YOUR GOAL:
Give only the number of lines in the records below that contain the string "image", matching case exactly.
* * * * * * * * *
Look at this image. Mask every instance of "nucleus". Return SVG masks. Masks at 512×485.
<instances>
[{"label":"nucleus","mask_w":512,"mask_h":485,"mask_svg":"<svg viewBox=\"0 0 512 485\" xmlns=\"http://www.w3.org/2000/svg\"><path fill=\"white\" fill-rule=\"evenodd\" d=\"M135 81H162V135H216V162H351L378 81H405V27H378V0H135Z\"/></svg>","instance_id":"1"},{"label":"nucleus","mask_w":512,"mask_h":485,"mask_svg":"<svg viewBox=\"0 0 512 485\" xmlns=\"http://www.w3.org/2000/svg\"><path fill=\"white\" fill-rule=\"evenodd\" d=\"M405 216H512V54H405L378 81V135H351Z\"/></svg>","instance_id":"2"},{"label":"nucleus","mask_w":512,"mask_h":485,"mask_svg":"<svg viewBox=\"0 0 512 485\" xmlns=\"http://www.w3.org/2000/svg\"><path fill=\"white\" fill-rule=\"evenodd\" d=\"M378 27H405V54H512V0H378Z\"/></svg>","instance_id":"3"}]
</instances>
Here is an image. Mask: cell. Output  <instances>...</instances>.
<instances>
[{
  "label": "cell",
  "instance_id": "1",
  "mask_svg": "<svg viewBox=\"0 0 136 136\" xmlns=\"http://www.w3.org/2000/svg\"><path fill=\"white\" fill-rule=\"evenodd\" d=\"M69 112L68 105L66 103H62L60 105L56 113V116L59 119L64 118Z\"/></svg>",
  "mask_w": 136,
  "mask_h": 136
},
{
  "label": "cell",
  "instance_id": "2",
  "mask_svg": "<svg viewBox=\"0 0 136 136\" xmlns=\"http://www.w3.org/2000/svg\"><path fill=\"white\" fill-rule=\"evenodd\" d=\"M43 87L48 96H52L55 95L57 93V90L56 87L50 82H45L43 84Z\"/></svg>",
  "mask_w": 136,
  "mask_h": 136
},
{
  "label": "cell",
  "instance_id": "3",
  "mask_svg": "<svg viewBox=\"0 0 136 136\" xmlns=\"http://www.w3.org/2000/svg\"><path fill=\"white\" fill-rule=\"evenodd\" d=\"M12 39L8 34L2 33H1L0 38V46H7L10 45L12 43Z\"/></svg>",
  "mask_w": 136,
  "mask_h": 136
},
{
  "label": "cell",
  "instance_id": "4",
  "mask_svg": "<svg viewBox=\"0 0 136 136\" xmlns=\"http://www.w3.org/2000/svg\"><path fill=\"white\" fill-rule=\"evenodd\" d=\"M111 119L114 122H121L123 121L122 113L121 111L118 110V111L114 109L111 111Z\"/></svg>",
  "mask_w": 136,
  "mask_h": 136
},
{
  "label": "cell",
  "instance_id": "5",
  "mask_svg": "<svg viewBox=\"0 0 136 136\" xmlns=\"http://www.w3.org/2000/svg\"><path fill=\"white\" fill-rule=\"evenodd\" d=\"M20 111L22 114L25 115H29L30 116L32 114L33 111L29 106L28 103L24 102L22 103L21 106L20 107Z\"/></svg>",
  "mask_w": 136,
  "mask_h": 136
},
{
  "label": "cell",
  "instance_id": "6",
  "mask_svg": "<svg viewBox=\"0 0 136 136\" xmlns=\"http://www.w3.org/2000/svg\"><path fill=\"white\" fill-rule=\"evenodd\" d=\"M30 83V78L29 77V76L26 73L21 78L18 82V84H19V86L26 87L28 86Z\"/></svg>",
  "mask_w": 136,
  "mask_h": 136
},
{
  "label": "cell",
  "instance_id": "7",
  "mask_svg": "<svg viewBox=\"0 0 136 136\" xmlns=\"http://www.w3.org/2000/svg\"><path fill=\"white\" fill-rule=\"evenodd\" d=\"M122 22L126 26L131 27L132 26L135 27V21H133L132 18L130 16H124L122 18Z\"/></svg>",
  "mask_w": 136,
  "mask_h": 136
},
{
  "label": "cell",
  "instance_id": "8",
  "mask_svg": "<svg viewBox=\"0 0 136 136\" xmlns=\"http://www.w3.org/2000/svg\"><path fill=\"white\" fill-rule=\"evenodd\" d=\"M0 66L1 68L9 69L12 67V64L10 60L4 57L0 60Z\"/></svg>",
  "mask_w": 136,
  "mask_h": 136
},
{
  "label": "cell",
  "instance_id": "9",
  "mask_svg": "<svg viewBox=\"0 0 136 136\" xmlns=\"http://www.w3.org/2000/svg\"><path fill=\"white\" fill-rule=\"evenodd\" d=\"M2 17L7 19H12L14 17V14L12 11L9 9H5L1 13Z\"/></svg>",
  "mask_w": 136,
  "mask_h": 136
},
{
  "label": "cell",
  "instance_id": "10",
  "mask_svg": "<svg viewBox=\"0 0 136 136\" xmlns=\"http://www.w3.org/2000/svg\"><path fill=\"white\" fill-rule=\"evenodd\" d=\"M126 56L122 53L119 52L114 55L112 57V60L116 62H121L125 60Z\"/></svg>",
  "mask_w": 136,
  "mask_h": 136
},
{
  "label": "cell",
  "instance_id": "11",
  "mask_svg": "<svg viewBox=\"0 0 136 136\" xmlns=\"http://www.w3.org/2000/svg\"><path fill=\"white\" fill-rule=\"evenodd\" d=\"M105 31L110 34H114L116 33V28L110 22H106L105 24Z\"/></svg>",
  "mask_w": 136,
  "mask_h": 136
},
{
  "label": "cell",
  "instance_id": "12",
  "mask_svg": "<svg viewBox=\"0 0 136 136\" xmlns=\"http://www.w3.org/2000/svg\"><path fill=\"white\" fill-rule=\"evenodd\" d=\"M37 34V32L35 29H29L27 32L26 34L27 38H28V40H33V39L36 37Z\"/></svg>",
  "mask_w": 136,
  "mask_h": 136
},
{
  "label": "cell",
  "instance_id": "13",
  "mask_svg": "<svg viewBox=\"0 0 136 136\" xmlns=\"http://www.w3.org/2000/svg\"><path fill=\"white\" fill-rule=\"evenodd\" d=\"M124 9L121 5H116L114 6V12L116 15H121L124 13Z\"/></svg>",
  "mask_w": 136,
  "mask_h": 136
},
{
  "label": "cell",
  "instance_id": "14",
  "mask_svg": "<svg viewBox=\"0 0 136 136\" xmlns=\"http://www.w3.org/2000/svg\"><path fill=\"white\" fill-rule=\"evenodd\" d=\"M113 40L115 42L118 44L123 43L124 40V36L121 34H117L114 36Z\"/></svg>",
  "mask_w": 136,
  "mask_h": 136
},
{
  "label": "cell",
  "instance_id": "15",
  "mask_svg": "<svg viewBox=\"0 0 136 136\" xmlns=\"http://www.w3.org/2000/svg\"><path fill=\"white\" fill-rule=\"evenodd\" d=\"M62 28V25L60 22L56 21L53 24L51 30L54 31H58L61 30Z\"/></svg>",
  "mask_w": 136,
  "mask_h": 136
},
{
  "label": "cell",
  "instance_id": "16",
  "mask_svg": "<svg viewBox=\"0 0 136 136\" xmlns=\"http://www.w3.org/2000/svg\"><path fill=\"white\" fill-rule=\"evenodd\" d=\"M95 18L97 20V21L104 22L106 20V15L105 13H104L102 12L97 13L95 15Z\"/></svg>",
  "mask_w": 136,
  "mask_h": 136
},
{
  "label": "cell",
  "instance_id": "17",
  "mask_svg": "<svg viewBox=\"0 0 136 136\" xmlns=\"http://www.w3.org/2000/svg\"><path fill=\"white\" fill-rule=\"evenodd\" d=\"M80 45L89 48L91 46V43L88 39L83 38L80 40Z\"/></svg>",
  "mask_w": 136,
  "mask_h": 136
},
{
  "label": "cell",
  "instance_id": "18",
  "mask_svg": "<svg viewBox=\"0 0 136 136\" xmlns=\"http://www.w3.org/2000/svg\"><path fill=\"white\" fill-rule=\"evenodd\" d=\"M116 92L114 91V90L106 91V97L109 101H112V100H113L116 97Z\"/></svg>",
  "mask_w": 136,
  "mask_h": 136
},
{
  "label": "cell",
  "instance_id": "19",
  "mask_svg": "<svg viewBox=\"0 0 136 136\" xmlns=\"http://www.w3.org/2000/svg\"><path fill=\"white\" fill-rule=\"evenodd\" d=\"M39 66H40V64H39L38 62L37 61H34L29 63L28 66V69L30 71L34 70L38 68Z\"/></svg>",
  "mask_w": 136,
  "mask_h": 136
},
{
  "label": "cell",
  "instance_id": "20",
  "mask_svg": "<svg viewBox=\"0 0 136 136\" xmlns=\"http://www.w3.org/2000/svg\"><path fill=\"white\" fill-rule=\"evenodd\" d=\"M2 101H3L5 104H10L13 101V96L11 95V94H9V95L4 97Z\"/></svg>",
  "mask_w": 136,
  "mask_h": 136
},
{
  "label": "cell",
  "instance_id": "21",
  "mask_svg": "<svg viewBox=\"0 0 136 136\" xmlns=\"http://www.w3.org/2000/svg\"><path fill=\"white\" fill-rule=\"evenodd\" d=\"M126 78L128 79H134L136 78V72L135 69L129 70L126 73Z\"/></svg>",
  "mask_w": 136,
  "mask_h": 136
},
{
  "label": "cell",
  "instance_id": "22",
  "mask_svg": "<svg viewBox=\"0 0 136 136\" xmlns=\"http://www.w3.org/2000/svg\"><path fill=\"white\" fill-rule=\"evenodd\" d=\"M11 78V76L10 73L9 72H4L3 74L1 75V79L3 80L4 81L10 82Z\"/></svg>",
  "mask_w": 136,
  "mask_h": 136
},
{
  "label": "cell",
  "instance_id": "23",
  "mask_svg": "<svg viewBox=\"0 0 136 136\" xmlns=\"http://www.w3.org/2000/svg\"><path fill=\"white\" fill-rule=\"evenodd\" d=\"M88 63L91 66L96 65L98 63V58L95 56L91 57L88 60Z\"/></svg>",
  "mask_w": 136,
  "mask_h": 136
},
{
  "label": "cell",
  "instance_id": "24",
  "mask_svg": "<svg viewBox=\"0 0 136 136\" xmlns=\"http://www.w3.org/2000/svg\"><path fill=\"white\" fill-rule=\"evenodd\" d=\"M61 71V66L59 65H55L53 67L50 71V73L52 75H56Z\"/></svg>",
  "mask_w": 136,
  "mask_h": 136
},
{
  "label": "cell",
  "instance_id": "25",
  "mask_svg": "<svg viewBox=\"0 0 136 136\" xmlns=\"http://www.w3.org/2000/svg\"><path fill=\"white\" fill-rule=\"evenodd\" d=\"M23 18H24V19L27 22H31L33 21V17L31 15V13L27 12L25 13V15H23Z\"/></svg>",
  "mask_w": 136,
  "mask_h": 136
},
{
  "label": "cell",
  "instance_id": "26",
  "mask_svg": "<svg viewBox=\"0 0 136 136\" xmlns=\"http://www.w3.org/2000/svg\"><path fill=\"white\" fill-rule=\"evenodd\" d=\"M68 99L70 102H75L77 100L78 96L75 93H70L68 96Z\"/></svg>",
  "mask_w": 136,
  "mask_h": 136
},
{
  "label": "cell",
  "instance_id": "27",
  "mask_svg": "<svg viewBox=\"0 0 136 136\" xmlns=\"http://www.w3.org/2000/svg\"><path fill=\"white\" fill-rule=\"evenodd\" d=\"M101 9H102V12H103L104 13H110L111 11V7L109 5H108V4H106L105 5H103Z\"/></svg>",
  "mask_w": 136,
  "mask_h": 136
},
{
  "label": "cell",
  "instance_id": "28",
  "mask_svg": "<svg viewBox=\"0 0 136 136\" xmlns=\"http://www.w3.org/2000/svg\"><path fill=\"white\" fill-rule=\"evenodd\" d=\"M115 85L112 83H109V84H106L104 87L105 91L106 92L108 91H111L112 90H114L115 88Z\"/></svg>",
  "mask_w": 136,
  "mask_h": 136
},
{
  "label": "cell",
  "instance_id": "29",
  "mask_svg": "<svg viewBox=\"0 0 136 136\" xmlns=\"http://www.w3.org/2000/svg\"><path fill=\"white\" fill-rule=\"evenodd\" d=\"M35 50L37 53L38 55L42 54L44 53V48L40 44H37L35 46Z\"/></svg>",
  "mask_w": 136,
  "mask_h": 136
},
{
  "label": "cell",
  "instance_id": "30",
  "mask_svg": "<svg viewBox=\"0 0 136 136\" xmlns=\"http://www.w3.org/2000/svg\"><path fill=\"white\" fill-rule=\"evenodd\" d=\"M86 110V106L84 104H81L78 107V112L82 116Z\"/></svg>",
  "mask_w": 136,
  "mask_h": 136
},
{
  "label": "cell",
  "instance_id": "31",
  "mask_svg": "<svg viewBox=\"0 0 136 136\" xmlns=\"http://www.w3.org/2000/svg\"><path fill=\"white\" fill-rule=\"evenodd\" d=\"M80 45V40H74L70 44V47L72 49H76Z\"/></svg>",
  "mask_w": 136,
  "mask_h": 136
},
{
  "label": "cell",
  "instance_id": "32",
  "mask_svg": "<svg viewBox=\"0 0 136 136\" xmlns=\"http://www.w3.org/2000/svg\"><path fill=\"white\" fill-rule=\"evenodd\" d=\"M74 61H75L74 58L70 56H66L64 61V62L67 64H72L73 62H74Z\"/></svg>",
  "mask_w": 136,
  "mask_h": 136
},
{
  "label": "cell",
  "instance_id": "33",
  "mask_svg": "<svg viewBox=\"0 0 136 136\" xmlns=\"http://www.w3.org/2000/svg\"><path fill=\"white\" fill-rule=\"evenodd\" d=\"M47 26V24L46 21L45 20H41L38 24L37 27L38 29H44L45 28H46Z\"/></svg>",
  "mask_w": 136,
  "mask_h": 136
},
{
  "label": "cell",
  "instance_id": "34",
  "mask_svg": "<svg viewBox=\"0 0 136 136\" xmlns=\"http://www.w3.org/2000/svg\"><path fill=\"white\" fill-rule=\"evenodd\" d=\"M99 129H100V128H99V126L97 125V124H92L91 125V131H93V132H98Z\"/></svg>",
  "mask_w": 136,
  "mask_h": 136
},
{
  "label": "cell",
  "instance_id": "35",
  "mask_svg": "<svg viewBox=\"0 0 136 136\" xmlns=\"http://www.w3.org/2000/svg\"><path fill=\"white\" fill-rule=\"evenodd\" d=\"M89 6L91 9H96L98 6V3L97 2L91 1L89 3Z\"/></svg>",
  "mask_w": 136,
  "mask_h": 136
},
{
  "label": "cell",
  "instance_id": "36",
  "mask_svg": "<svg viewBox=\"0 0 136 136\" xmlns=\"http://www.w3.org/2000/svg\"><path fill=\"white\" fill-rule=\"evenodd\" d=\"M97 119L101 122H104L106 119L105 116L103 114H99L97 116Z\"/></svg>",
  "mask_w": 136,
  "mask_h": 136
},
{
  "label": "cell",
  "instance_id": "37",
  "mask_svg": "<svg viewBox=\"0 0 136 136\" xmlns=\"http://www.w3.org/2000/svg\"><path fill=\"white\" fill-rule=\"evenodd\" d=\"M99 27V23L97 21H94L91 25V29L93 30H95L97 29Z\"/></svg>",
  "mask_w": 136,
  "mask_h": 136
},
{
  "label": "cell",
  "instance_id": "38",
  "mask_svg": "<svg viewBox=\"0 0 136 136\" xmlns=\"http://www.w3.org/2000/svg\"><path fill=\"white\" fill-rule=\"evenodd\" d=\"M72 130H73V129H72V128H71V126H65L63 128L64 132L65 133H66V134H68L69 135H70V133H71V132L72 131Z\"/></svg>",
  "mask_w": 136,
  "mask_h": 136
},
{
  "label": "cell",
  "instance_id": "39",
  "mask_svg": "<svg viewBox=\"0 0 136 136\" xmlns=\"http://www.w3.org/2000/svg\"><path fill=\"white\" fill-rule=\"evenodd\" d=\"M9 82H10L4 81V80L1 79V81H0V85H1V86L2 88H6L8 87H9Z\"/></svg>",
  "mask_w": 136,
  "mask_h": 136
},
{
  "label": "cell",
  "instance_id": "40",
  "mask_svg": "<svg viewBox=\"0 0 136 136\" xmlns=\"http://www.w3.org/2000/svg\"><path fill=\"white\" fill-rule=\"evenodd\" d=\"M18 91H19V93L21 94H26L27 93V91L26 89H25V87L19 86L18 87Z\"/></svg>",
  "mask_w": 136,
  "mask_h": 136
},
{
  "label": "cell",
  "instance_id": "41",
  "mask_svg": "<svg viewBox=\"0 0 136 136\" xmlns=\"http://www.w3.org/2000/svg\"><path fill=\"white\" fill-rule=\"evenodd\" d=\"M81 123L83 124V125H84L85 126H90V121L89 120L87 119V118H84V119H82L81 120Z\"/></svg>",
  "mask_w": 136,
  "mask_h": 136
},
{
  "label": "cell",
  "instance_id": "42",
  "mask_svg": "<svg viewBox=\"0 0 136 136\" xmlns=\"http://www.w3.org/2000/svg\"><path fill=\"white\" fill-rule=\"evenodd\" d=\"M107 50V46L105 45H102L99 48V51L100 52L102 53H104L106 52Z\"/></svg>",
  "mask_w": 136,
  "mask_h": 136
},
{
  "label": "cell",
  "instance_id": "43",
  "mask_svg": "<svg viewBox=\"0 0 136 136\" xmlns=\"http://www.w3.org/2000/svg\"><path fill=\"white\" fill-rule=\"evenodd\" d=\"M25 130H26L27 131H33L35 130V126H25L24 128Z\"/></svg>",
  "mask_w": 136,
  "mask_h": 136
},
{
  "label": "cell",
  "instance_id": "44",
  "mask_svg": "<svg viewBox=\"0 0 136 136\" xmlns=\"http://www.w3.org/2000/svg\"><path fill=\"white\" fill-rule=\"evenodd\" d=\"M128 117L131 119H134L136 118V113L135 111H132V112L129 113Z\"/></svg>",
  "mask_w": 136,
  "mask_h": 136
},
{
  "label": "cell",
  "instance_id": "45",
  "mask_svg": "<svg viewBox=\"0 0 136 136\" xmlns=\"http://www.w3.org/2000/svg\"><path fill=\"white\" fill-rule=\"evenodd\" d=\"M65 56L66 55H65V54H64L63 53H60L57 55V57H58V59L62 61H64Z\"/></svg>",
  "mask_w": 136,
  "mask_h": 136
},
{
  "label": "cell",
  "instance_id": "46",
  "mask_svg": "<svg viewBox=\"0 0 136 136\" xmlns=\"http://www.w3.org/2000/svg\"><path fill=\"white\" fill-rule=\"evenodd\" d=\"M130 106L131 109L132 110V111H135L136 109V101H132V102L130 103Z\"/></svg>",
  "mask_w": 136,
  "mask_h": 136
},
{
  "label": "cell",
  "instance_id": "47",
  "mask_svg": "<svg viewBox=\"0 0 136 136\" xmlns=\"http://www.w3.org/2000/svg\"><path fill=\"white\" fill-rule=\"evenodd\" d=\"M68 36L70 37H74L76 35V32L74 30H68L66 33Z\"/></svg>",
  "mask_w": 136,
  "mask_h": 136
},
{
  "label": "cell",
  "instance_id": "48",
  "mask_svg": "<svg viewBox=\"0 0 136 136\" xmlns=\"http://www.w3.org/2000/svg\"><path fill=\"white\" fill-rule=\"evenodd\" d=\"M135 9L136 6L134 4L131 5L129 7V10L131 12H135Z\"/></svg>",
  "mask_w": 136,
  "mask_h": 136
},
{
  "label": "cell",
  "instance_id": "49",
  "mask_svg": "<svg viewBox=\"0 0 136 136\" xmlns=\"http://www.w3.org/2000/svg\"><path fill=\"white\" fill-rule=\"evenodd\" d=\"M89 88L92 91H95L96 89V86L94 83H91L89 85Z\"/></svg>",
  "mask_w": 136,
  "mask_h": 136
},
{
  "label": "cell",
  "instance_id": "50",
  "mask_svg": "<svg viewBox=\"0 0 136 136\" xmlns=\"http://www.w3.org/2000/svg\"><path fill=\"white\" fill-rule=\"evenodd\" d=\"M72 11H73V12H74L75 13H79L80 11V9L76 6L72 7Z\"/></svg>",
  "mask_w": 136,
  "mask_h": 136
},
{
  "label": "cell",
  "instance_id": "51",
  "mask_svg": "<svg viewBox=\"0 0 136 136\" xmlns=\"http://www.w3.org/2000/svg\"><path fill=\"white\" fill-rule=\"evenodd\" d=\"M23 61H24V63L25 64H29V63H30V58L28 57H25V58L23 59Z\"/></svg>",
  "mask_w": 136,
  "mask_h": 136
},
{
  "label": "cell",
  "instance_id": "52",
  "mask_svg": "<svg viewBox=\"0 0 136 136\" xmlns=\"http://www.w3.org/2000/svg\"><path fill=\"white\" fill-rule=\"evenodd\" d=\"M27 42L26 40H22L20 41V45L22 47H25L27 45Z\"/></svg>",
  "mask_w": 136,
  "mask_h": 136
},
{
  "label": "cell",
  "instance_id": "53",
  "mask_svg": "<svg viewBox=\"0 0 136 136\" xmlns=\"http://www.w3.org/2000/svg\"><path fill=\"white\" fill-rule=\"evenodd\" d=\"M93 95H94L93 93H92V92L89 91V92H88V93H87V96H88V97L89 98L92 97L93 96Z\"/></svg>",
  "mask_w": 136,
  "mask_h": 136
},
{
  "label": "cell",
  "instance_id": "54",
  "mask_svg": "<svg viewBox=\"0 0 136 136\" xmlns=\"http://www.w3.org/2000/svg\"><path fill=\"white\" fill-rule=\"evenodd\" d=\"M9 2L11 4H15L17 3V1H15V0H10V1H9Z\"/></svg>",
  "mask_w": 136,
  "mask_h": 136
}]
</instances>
* * * * * * * * *
WRITTEN SOLUTION:
2